Prokurator okręgowy Nowego Jorku Eric Schneiderman (62 l.) postawił oskarżenie 12 osobom. Najwięcej zarzutów usłyszał lider złodziejskiej bandy Richard Rimbaugh (54 l.), nazywany Generałem. Szajka działała na terenie 28 stanów, w tym w Nowym Jorku. Wkradali się do sklepów takich jak Staples, Office Depot i BestBuy. Robili to przekupując ochronę, która im dawała kody do rozbrojenia alarmu, by wejść do środka lub używali swojego własnego systemu. Kradli głównie drukarki, tusze, słuchawki, tablety, laptopy. Ale jak trafiło się coś innego pod ręką, to też nie pogardzili. Cały tawar był magazynowany w mieszkaniach członków szajki, ale głównie u Generała, w jego mieszkaniu na Manhattanie, skąd też sprzedawał sprzęt poprzez stronę internetową. Na podejrzaną aktywność w necie natknęli się śledczy, którzy wszczęli dochodzenie. Jak się okazało bardzo słusznie. Podczas akcji policja i prokuratura przejęła w domach członków szajki skradziony towar o wartości blisko ośmiu milionów dolarów. To, co „upłynnili” w necie to sprzęt o wartości kilkunastu milionów dolarów. Kolejne miliony znajdowały się na kontach i ukryte w domach w gotówce. Jeżeli Richard Rimbaugh zostanie uznany winnym grozi mu od 8 do 25 lat za kratami.

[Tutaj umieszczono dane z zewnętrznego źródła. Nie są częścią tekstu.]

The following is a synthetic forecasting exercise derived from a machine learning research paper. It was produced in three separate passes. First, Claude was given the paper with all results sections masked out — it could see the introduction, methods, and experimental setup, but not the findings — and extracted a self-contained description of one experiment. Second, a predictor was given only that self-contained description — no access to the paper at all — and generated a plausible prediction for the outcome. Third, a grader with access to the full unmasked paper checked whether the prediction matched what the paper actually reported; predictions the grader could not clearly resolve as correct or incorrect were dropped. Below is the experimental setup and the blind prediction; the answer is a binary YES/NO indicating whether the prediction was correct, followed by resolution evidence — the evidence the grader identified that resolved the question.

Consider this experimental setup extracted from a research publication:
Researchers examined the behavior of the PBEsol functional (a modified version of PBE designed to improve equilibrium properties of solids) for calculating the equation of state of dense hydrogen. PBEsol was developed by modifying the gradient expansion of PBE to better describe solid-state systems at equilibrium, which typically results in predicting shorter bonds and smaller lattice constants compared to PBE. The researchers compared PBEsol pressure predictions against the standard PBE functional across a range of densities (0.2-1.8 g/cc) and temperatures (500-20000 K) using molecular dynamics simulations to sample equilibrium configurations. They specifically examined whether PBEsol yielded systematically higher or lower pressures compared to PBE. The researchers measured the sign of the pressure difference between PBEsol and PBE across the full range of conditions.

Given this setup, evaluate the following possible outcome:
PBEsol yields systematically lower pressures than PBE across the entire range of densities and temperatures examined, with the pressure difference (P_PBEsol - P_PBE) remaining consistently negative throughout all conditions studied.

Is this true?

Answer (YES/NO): YES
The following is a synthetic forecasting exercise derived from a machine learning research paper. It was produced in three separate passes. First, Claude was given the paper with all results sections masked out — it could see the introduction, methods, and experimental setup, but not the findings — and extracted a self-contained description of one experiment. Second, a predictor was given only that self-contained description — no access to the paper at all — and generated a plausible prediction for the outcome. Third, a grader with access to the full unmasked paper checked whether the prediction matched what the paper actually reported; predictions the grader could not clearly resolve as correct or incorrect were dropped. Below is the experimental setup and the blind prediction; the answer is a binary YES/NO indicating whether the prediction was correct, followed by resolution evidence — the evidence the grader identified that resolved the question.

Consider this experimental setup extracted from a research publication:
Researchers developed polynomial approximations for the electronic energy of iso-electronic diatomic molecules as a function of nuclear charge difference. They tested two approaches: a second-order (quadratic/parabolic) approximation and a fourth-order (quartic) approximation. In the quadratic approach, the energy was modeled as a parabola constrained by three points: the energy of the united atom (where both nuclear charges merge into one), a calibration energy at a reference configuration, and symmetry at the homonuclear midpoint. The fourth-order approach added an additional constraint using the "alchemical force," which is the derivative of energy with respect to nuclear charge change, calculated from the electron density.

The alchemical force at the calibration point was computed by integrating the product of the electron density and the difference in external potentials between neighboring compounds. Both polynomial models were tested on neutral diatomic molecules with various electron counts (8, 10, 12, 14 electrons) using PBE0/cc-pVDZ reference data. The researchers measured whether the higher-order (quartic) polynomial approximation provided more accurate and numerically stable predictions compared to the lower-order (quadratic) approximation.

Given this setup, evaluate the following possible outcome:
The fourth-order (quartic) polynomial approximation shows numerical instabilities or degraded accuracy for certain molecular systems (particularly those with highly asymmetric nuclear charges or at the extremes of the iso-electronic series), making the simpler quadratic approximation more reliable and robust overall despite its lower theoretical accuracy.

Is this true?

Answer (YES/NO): YES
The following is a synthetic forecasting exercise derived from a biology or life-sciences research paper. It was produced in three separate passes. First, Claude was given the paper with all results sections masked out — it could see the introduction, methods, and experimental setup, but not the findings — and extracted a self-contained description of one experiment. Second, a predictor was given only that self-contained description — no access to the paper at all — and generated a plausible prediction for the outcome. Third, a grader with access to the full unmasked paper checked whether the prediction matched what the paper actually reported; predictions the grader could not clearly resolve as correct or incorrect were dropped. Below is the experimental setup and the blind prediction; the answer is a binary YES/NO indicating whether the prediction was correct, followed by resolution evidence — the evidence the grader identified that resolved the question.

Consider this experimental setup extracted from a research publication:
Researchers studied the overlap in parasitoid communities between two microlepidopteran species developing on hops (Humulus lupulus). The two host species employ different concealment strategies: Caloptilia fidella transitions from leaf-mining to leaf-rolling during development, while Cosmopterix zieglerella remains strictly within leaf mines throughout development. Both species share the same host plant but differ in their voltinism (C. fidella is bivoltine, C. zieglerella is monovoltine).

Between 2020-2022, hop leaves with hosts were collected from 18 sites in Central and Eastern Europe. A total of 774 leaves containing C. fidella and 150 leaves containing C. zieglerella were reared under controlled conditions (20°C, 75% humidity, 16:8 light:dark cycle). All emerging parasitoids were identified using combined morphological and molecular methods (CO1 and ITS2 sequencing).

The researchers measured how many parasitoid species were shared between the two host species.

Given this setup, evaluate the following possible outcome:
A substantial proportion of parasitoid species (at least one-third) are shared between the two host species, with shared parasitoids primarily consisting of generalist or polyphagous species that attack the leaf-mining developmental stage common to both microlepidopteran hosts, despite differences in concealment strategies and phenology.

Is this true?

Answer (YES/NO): NO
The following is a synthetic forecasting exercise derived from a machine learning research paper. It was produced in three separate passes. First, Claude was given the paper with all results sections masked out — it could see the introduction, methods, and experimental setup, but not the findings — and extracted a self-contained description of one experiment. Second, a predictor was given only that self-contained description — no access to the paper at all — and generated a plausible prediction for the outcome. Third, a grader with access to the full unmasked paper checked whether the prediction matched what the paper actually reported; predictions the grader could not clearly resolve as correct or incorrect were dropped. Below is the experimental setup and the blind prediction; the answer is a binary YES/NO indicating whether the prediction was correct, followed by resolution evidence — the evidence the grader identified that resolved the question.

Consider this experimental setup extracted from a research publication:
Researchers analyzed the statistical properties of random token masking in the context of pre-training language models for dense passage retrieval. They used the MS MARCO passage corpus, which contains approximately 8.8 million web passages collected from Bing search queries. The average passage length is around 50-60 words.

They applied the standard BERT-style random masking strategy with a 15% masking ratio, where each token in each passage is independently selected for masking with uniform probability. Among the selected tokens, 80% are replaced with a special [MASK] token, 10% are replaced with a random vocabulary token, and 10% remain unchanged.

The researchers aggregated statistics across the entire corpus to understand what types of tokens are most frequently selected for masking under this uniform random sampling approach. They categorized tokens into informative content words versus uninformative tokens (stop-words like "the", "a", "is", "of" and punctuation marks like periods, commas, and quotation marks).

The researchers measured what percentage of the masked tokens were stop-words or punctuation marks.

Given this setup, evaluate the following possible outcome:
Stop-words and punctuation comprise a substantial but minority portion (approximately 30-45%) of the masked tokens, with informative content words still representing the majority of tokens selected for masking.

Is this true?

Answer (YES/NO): YES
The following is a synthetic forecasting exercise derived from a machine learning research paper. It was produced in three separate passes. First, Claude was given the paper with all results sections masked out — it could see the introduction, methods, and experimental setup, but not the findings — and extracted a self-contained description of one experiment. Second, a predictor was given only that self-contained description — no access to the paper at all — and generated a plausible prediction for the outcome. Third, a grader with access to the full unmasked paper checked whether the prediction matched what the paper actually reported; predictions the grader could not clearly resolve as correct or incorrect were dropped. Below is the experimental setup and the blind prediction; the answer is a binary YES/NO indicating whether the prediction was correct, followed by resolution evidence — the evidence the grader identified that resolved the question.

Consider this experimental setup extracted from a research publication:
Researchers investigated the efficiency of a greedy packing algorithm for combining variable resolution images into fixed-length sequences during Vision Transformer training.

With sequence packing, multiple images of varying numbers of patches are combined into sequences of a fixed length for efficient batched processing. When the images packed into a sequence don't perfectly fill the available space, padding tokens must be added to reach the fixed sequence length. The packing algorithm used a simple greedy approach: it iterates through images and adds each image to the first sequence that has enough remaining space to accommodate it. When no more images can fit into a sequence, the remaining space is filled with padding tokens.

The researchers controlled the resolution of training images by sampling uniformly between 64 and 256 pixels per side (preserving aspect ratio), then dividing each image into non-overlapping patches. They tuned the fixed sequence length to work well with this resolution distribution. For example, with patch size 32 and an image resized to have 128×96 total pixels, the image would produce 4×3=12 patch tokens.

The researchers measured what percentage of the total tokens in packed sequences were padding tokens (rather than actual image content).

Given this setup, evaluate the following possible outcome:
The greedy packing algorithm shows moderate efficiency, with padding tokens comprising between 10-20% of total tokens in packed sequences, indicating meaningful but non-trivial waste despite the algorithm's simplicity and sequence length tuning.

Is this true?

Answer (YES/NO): NO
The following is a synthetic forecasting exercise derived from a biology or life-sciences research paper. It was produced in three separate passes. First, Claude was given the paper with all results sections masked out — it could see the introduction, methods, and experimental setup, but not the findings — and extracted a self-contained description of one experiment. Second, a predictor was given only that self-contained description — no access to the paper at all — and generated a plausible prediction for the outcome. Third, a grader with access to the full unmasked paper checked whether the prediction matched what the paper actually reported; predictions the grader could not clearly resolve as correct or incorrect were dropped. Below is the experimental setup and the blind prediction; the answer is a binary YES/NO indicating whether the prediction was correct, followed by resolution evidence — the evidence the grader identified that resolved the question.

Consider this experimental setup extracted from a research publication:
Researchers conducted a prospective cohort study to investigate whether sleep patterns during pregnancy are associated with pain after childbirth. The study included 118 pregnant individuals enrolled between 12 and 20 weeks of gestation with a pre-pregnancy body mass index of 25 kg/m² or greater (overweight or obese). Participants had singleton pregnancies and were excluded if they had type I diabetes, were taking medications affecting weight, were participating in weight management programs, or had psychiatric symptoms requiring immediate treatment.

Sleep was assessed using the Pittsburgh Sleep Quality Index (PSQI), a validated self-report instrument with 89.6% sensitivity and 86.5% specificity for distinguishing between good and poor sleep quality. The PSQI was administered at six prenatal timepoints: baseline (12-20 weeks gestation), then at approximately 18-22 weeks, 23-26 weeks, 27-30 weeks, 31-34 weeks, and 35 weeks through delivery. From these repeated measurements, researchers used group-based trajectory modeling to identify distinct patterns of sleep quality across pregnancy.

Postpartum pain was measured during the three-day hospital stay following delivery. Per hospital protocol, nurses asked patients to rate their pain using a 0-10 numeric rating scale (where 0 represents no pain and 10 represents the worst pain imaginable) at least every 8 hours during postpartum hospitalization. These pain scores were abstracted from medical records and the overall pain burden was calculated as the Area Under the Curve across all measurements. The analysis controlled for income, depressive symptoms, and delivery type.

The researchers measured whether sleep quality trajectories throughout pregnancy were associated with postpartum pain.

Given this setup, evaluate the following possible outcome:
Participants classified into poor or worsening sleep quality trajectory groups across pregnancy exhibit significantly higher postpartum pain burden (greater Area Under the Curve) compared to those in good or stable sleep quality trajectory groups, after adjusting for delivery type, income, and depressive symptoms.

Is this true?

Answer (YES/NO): NO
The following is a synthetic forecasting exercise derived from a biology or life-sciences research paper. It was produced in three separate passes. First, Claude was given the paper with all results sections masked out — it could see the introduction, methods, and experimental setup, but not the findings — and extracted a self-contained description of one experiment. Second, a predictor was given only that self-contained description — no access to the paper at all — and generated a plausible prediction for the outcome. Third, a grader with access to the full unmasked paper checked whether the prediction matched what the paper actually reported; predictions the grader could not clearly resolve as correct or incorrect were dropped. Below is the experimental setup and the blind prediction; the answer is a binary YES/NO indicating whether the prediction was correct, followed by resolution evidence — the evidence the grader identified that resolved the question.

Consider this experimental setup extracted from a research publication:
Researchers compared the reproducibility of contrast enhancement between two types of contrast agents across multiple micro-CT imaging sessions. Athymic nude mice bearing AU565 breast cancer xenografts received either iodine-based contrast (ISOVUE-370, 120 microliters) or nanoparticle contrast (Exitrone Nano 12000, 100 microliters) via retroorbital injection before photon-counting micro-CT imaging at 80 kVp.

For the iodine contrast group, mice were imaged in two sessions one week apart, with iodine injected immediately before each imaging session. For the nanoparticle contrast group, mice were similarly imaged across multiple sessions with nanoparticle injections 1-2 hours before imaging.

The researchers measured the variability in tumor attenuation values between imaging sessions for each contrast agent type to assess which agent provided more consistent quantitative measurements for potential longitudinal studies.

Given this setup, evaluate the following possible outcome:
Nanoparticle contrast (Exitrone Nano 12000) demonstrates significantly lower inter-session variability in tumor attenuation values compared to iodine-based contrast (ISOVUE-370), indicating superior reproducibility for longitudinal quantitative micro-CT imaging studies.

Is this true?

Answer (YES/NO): YES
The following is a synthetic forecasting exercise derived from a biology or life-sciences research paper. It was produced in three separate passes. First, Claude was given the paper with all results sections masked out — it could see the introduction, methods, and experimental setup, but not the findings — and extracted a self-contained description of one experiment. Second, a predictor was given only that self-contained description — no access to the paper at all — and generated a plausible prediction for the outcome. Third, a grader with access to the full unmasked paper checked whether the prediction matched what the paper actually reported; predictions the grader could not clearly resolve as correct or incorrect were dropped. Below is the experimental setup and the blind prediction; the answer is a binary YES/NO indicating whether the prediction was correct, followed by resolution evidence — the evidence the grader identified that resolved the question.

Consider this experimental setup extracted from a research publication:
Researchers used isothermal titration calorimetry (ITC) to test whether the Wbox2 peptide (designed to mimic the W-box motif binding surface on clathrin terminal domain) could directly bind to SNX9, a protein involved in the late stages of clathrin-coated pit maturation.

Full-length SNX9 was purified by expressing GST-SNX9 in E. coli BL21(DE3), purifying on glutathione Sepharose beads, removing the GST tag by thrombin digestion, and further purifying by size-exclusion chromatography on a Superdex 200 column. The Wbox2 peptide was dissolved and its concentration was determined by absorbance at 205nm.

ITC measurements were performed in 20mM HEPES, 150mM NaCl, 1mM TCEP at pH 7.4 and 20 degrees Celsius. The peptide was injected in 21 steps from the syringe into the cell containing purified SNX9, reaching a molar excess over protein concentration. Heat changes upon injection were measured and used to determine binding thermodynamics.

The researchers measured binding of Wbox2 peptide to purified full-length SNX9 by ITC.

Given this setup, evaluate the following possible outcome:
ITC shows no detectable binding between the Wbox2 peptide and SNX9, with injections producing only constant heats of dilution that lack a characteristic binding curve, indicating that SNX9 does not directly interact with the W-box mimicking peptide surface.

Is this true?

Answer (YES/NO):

12 oskarżonych w akcji „Operacja Lepkie Palce”. Kradli elektronikę ze sklepów, sprzedawali w necie
Specjalizowali się w kradzieżach najróżniejszych gadżetów elektronicznych, ale nie pogardzili i innymi rzeczami, stąd kryptonim akcji „Operation Sticky Fingers” czyli „Operacja Lepkie Palce”. Na tropie złodziejskiej szajki nowojorska prokuratura była od dziesięciu miesięcy. W końcu udało się rozpracować i zatrzymać gang, który skradł sprzęty warte miliony dolarów.